Dr. Jablonowski highlighted that the vaccines were deployed with significant gaps in safety data, making robust post-market surveillance essential—a requirement he argues was never met.

• Lack of Pre-EUA Testing: He noted that the vaccines lacked studies on drug-drug interactions, cardiovascular toxicity, central nervous system toxicity, genotoxicity, and carcinogenicity. He argued that relying on the vaccines being safe without this data was "serendipitous" rather than scientific.
• V-safe Limitations: Dr. Jablonowski criticized V-safe for collecting "inconsequential data" (e.g., injection site pain, fatigue) while failing to track serious conditions like myocarditis. He noted that while 366 individuals typed "myocarditis" into the free-text fields of V-safe, the system was not designed to flag these reports effectively.
• Delayed Response: By the time the CDC updated its website to acknowledge heart inflammation risks, over 313 million doses had already been administered.

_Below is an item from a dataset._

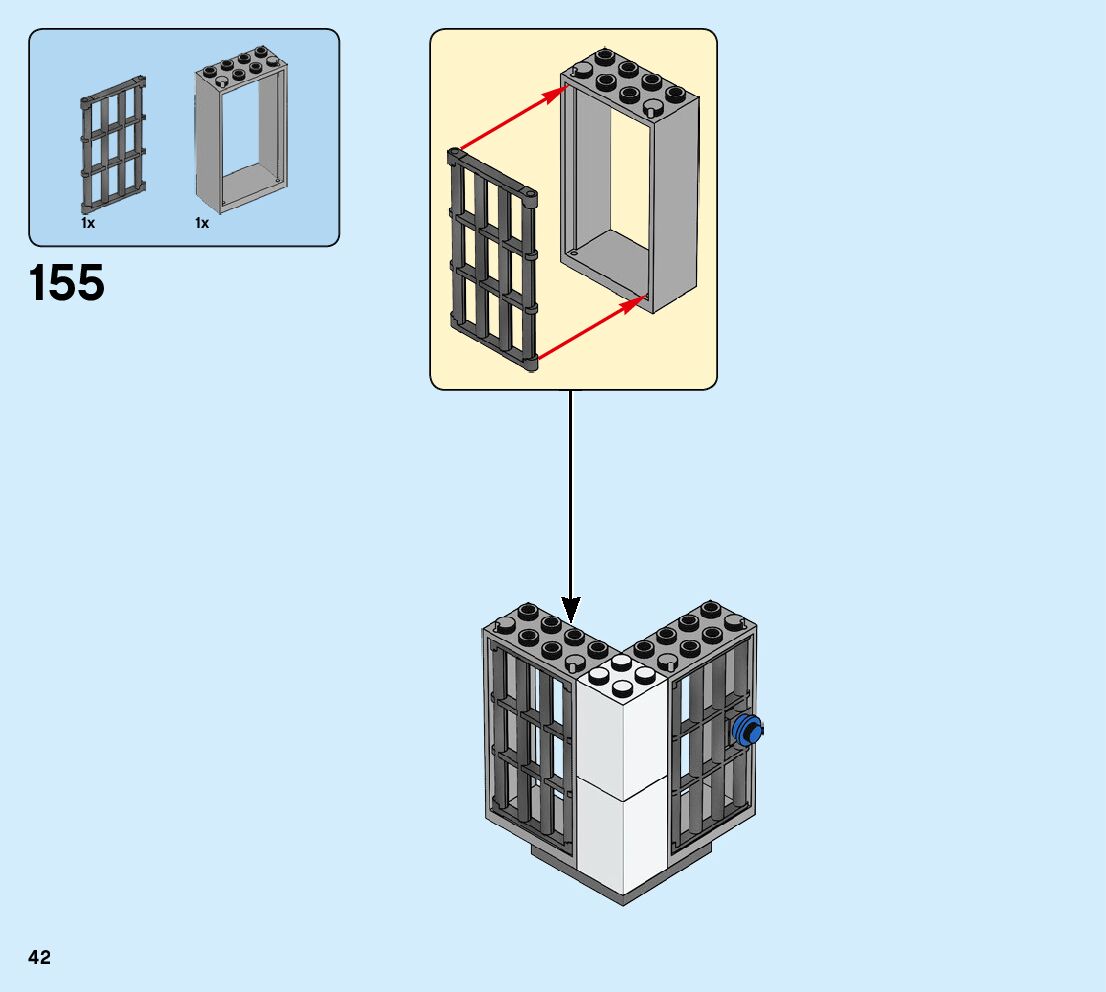 1x
1x

155

42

3. Methodologies and Frameworks

• Passive vs. Active Surveillance: The witnesses contrasted passive systems (VAERS), which rely on voluntary reporting, with active systems (V-safe, VSD), which proactively solicit data. They argued that both failed to provide the "enhanced surveillance" promised by standard operating procedures.
• Statistical Signal Detection: The testimony emphasized that regulators avoided the term "signal" to trivialize potential risks. The failure to use proper de-masking techniques meant that statistical signals for death, myocardial infarction, stroke, and dementia were effectively hidden from public view.

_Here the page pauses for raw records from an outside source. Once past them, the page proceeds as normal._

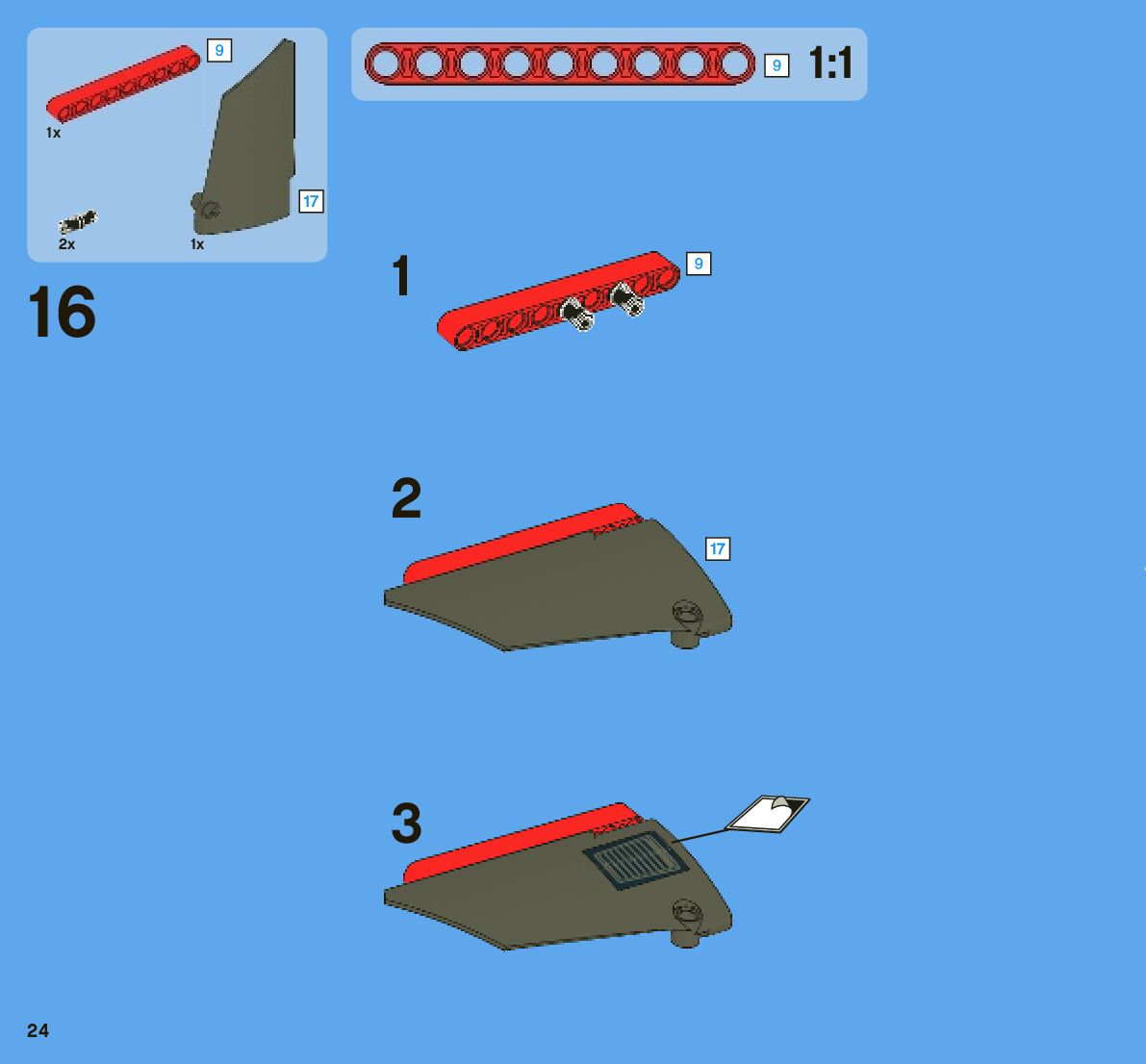 9
1x
17
2x
1x

9 1:1

16

1
9

2
17

3

24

4. Key Arguments and Perspectives

• The "Betrayal of Our Time": Both witnesses characterized the failure of pharmacovigilance as a profound betrayal. Dr. Jablonowski stated, "Luck is not a pillar of public health," arguing that the government relied on chance rather than rigorous scientific oversight.
• Institutional Blindness: The witnesses argued that the FDA and CDC were not merely experiencing a "blind spot" but were actively ignoring warnings from internal experts and external researchers.
• Impact on Public Trust: Citing former colleagues Dr. Markx and Dr. Jernigan, the witnesses warned that the failure to detect and communicate serious health issues would irreparably damage public confidence in all vaccines, not just those for COVID-19.

5. Synthesis and Conclusion

The testimony concludes that the U.S. pharmacovigilance infrastructure was fundamentally broken during the COVID-19 vaccine rollout. The combination of statistical "masking," the abandonment of standard operating procedures (such as PRR analyses), and the failure to act on internal warnings from experts like Dr. Schuchat resulted in a system that was "completely blind" to adverse events. The witnesses advocate for an immediate correction of these deficiencies to restore the integrity of vaccine safety monitoring and to prevent the ongoing compromise of signal detection for future medical products.